=== Material for the task ===

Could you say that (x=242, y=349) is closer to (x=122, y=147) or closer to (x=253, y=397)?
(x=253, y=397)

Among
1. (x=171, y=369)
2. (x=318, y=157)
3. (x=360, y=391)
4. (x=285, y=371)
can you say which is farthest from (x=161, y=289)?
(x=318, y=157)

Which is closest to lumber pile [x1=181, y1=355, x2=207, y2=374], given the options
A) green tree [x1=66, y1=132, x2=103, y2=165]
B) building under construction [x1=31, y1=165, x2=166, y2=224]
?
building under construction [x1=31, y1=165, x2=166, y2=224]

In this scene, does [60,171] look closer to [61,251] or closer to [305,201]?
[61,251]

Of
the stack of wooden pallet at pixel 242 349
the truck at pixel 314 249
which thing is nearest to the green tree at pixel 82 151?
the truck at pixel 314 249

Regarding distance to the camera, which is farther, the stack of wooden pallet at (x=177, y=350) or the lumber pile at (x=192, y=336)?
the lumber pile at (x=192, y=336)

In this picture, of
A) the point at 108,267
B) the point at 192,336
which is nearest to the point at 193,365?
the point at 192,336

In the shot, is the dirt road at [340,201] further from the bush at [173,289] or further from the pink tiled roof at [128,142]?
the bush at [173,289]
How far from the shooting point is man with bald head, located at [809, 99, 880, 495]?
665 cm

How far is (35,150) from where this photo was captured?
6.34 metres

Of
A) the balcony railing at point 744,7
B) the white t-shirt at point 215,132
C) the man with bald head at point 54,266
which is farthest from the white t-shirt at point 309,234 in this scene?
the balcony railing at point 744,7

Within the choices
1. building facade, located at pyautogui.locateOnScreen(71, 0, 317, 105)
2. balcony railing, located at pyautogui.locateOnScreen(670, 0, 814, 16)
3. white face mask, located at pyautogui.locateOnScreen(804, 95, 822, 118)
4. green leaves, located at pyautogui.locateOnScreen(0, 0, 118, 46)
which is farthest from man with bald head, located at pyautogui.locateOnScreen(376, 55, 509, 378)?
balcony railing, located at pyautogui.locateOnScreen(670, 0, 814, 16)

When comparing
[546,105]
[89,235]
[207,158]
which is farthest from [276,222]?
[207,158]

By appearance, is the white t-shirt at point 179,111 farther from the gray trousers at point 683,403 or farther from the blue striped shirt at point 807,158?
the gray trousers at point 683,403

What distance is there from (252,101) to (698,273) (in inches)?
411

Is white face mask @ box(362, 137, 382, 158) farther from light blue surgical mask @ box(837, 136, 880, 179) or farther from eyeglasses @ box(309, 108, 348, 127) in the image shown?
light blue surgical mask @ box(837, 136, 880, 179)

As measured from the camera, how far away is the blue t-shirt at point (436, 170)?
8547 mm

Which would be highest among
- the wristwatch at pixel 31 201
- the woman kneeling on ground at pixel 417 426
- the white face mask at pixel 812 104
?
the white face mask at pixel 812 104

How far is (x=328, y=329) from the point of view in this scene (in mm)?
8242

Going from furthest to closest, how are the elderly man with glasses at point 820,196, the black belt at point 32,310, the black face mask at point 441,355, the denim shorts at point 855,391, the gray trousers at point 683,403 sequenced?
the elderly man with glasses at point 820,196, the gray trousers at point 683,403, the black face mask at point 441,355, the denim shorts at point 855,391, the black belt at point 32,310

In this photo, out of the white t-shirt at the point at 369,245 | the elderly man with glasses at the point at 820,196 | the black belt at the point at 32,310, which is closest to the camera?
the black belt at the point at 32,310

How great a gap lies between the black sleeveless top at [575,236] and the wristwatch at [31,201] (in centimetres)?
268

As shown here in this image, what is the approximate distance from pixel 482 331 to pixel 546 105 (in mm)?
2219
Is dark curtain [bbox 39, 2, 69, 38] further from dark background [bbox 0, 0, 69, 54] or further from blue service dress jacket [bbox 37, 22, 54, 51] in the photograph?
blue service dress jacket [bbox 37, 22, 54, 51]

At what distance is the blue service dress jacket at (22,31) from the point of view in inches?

===

**Aim of the exercise**
Return the lines of the records from the line containing "As shown here" through the end of the records, exactly as they appear.

**Complete response**
As shown here in this image, what is the approximate distance from pixel 482 331 to pixel 546 105 (in mm)?
2219
Is dark curtain [bbox 39, 2, 69, 38] further from dark background [bbox 0, 0, 69, 54] or further from blue service dress jacket [bbox 37, 22, 54, 51] in the photograph?
blue service dress jacket [bbox 37, 22, 54, 51]

At what distance is the blue service dress jacket at (22,31) from the point of view in inches?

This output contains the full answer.